Have You Cleared Your Browser’s Cache Lately?

have you cleared your browsers cache lately

You may have heard of the term ‘clearing your cache’. It’s one of those ones that people often remember hearing somewhere, but aren’t exactly sure why it’s important. This week at Twentyone we’ve tasked ourselves getting that straight for you, so here’s what you need to know.

What Is Your Browser Cache?

web browsing on tablet

Your computer has a whole range of simple little mechanisms to help make your life easier, and your browser cache is one of them. It’s basically a little digital filing cabinet that helps your browser to load websites more quickly.

Essentially, the average website is made up of thousands of pieces of information, and loading all this information at once can occasionally be a lot for your browser to process. This is especially true for larger or more complex sites.

What your cache does is save and store bits of this information when you first visit the site. Then when you go back to the same website later, it already knows some of what to display.

The cache takes a bit of pressure off your internet connection and cuts down on page loading times, because your browser can access these saved files a lot more quickly than downloading the entire webpage each time. This means less time for you sitting in front of a blank screen, which is always fantastic news!

So, you might be asking, what kind of information gets stored? Well, logos are a great example. Instead of loading the latest logo every time you visit the page, your browser will just use the information in its cache to display the version it remembers from last time.

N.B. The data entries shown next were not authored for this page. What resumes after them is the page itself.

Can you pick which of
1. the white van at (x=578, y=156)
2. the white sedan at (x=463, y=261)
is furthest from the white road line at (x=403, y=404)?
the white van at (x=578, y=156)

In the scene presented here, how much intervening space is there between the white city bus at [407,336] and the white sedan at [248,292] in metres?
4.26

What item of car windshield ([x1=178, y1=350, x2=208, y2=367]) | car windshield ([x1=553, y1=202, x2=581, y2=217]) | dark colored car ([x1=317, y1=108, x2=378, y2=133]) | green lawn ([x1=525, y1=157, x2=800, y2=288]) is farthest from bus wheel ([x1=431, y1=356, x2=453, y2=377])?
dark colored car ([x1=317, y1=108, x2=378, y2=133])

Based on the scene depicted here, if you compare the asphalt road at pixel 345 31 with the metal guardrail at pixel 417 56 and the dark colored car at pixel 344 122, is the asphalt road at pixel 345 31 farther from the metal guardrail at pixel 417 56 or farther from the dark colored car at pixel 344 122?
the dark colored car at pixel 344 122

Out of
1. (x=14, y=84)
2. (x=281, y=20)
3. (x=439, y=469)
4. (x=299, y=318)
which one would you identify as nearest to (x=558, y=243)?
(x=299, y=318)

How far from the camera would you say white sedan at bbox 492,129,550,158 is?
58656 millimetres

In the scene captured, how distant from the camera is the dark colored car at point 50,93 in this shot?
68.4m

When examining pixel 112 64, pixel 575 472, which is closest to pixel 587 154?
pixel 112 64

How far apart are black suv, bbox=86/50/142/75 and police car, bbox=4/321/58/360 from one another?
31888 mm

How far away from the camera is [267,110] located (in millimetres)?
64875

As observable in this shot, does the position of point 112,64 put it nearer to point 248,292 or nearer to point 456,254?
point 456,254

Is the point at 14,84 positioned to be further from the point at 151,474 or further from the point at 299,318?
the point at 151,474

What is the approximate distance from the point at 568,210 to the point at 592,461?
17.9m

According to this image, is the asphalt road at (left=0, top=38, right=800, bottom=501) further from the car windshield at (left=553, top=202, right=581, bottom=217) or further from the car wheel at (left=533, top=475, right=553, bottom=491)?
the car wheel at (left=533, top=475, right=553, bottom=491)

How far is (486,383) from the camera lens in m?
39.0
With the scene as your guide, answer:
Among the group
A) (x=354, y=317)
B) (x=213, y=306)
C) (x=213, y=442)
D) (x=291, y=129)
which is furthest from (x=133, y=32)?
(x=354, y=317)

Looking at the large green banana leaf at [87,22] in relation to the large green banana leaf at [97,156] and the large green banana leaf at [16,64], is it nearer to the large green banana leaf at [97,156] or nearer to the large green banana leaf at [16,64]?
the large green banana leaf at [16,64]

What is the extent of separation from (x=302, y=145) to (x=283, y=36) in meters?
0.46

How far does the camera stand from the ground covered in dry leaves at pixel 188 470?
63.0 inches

Passwords and auto-filled sign-in information are other good examples of the types of things stored by your browser cache. If you log into Facebook, your email or your Twitter account with just one mouse-click, it’s all thanks to your cache.

So Why Should You Empty Your Cache?

deleting cache

The cache really is a fantastic little feature – you actually don’t have to worry too much about it getting full. If it does, it simply deletes the oldest bits of information to make room for the new stuff. If you’re not in the habit of emptying your cache regularly already, it’s absolutely nothing to worry about.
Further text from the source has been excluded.